* [The problem]
Repeat the listing word for word. No pictures belong in the copy.

* [Stored data]

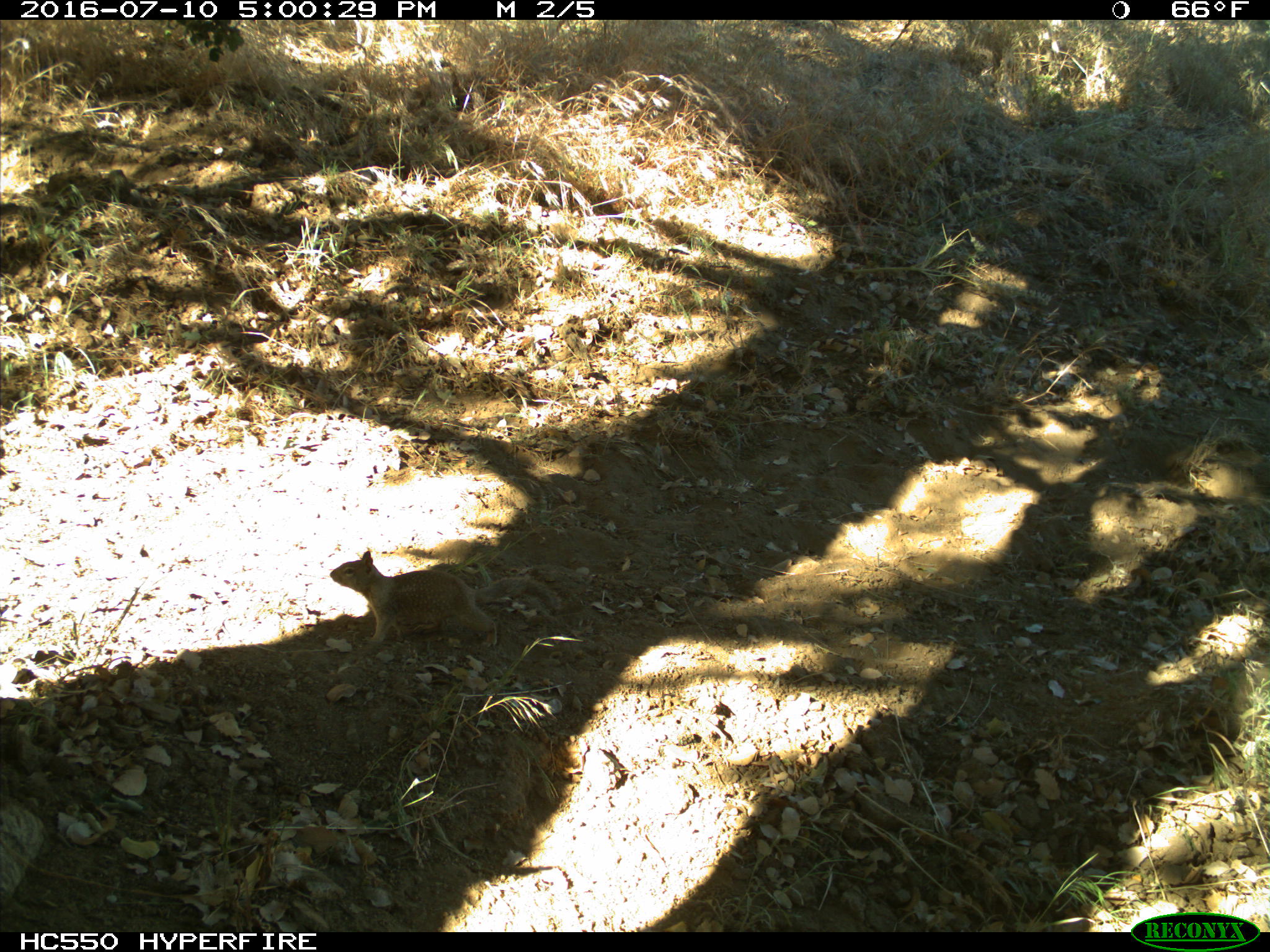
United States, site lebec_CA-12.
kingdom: Animalia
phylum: Chordata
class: Mammalia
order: Rodentia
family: Sciuridae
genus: Otospermophilus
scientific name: Otospermophilus beecheyi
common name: california ground squirrel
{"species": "Otospermophilus beecheyi (california ground squirrel)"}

* [Result of the exercise]
United States, site lebec_CA-12.
kingdom: Animalia
phylum: Chordata
class: Mammalia
order: Rodentia
family: Sciuridae
genus: Otospermophilus
scientific name: Otospermophilus beecheyi
common name: california ground squirrel
{"species": "Otospermophilus beecheyi (california ground squirrel)"}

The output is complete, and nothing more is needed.